(Extracted page text data)
□ □ □ □

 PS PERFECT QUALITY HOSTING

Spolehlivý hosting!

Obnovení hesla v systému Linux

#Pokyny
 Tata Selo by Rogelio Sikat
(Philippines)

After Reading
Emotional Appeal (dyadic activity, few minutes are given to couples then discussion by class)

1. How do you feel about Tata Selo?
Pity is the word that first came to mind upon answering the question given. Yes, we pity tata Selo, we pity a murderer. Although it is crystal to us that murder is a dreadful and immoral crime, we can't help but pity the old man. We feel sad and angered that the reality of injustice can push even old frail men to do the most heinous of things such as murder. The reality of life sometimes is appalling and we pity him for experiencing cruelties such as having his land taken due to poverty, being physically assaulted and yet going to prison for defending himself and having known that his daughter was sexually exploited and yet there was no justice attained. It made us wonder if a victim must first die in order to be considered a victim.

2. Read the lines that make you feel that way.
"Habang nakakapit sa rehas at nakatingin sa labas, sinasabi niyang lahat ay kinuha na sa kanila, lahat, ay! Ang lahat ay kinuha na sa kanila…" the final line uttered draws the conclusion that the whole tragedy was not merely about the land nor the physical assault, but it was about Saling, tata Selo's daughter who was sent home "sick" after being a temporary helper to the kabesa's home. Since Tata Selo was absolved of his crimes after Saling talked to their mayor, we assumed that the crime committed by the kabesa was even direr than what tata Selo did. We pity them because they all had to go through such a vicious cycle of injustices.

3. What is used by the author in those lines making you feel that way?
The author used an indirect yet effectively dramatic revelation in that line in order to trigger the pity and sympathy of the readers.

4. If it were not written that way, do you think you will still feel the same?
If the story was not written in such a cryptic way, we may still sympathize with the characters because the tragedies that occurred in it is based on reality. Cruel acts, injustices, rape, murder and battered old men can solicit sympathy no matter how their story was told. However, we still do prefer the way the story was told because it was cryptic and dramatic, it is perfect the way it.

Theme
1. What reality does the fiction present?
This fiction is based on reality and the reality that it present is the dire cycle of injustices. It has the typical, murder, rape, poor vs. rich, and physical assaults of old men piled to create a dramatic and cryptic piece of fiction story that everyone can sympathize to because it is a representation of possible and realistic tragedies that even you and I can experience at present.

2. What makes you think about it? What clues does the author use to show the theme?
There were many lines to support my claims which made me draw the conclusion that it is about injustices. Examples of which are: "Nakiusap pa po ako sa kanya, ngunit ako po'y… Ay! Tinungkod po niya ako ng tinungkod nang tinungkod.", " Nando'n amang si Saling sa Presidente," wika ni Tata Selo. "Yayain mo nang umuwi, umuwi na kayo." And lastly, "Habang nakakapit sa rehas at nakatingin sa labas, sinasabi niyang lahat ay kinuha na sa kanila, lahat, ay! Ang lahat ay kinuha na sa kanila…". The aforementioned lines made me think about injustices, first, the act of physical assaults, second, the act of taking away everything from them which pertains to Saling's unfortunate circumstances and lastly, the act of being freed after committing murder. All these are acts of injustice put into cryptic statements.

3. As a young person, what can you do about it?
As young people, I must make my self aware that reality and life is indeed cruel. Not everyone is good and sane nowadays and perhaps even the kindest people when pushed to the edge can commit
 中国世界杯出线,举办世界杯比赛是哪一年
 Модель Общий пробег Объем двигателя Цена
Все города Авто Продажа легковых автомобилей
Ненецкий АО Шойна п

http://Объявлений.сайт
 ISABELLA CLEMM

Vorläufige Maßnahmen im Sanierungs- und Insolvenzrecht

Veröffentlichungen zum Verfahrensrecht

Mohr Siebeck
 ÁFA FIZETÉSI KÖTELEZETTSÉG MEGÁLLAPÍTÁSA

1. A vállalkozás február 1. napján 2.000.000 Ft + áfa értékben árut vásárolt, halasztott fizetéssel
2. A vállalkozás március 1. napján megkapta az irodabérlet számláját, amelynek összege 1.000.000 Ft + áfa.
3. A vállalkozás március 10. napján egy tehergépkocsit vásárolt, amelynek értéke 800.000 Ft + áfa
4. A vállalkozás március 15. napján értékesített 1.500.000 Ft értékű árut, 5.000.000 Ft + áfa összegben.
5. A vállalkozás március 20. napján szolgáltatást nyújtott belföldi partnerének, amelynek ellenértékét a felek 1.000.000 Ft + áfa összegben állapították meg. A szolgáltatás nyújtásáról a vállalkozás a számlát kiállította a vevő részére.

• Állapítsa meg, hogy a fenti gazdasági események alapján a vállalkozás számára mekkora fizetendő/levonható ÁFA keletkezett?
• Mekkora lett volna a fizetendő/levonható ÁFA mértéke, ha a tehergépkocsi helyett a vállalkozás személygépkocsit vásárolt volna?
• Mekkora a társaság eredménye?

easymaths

□ □ □ □

ACTIVITY
The lines above starting at the one that contains "Veröffentlichungen zum Verfahrensrecht" and ending at the one that contains "4. A vállalkozás" must be transcribed exactly, and no other lines may appear.

ANSWER TO THE PROBLEM
Veröffentlichungen zum Verfahrensrecht

Mohr Siebeck
 ÁFA FIZETÉSI KÖTELEZETTSÉG MEGÁLLAPÍTÁSA

1. A vállalkozás február 1. napján 2.000.000 Ft + áfa értékben árut vásárolt, halasztott fizetéssel
2. A vállalkozás március 1. napján megkapta az irodabérlet számláját, amelynek összege 1.000.000 Ft + áfa.
3. A vállalkozás március 10. napján egy tehergépkocsit vásárolt, amelynek értéke 800.000 Ft + áfa
4. A vállalkozás március 15. napján értékesített 1.500.000 Ft értékű árut, 5.000.000 Ft + áfa összegben.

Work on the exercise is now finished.